-- PROBLEM REQUIREMENTS --
Retype the items from the line with "For a usb-connected" to the line with "Olive Green Oversized", and leave the pictures out of your answer.

=== MATERIAL FOR THIS TASK ===

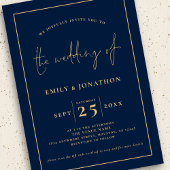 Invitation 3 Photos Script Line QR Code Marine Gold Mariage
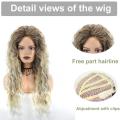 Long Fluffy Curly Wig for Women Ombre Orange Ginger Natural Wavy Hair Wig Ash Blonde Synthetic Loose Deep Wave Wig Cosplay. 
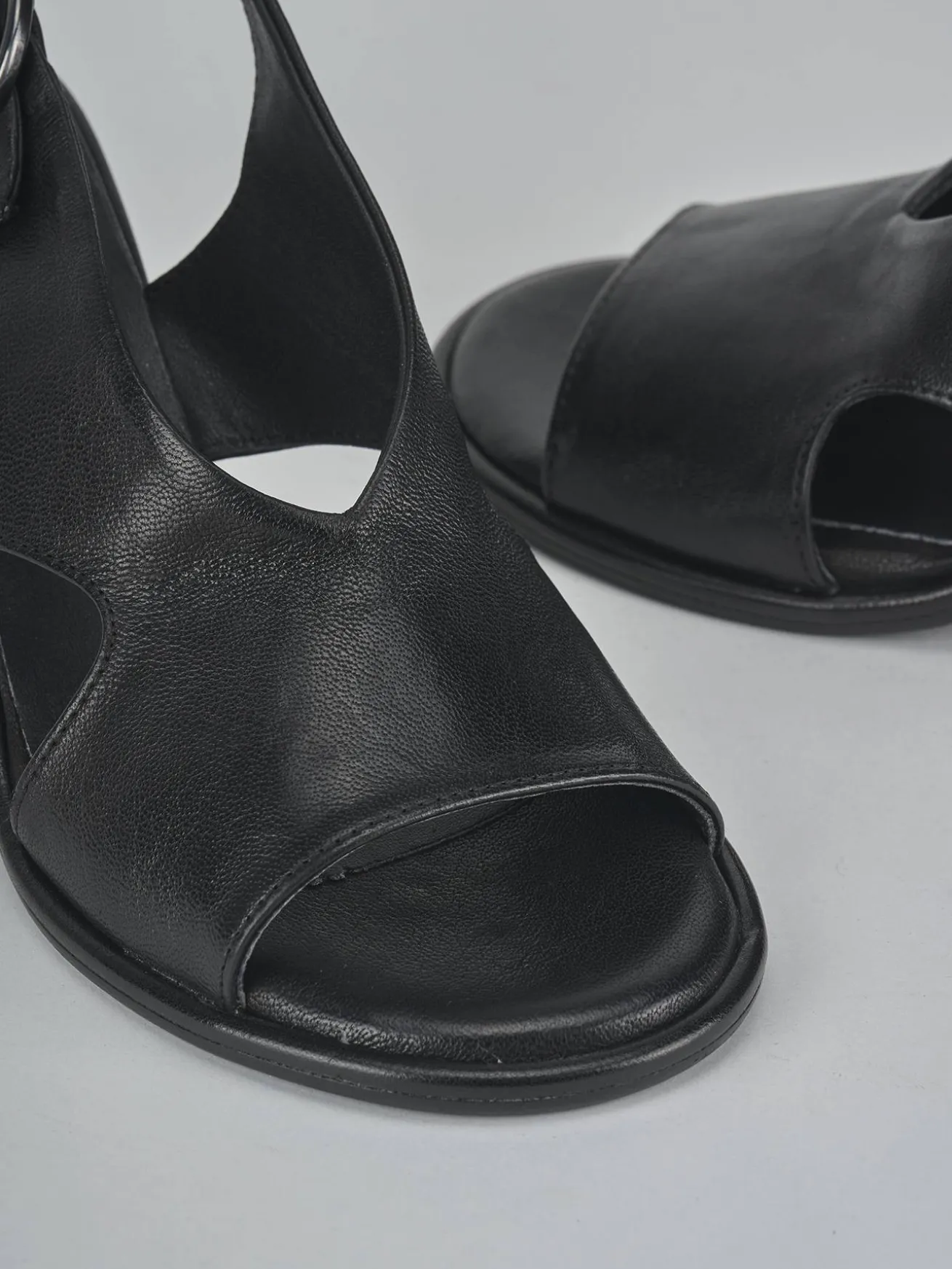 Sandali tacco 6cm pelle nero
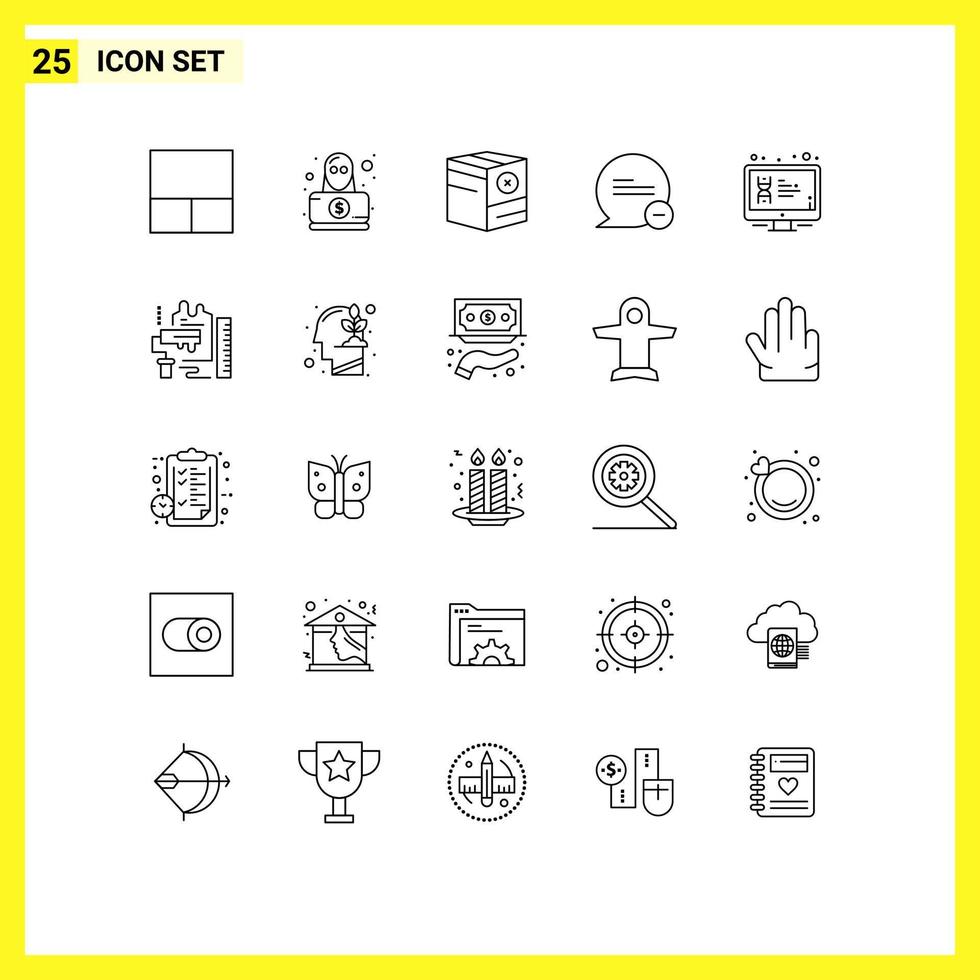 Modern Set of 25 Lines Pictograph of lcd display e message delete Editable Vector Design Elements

===
=== MATERIAL FOR THIS TASK ===

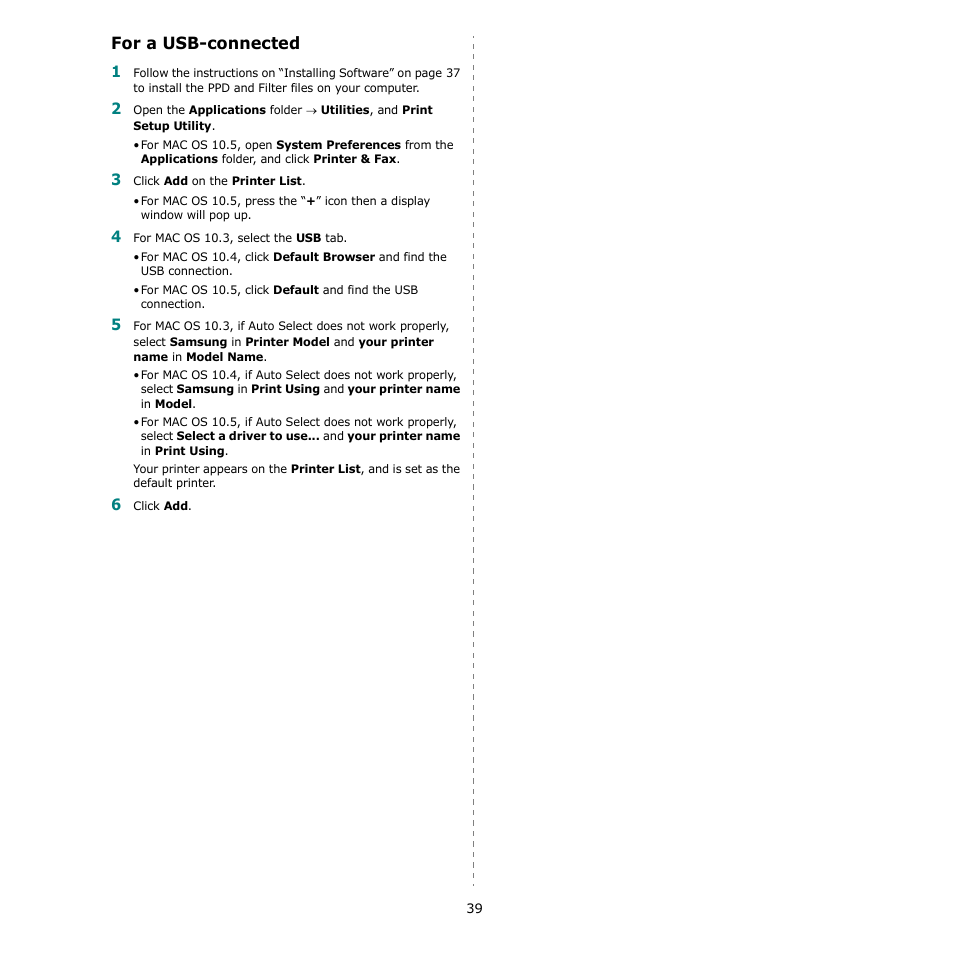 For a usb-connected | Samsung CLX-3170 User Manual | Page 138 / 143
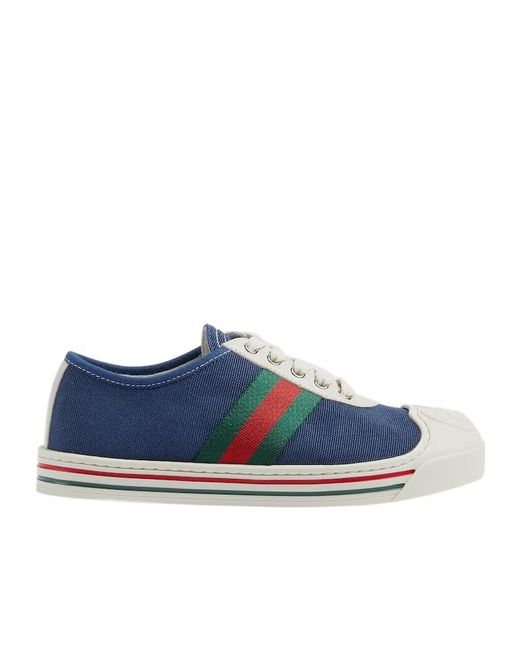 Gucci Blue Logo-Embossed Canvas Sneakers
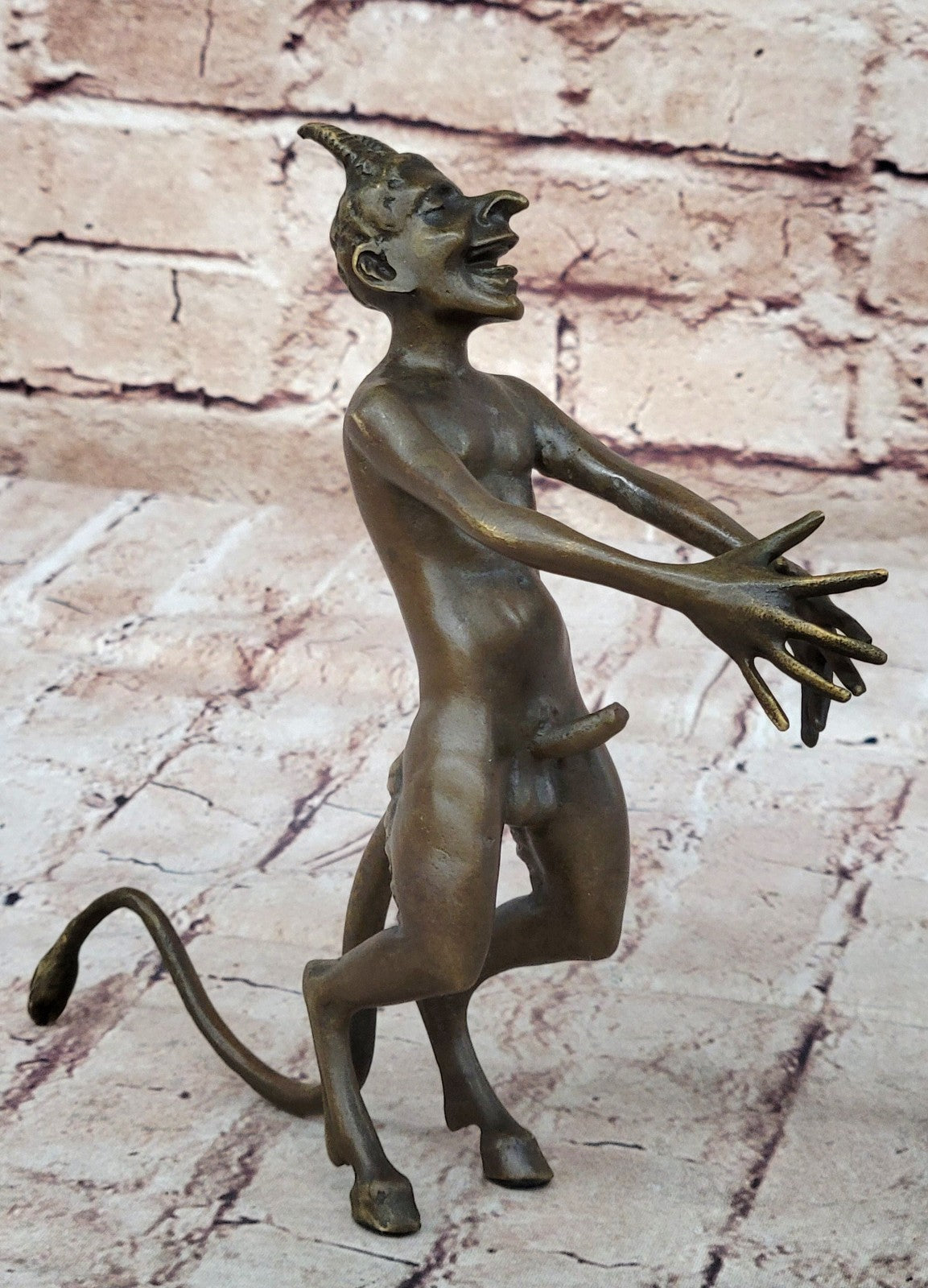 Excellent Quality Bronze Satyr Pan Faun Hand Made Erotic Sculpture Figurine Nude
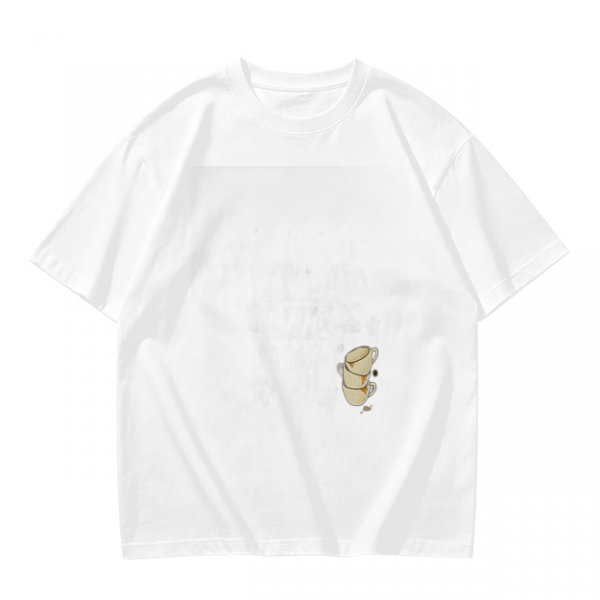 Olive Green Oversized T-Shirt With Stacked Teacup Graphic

===

-- ANSWER TO THE EXERCISE --
 For a usb-connected | Samsung CLX-3170 User Manual | Page 138 / 143
 Gucci Blue Logo-Embossed Canvas Sneakers
 Excellent Quality Bronze Satyr Pan Faun Hand Made Erotic Sculpture Figurine Nude
 Olive Green Oversized T-Shirt With Stacked Teacup Graphic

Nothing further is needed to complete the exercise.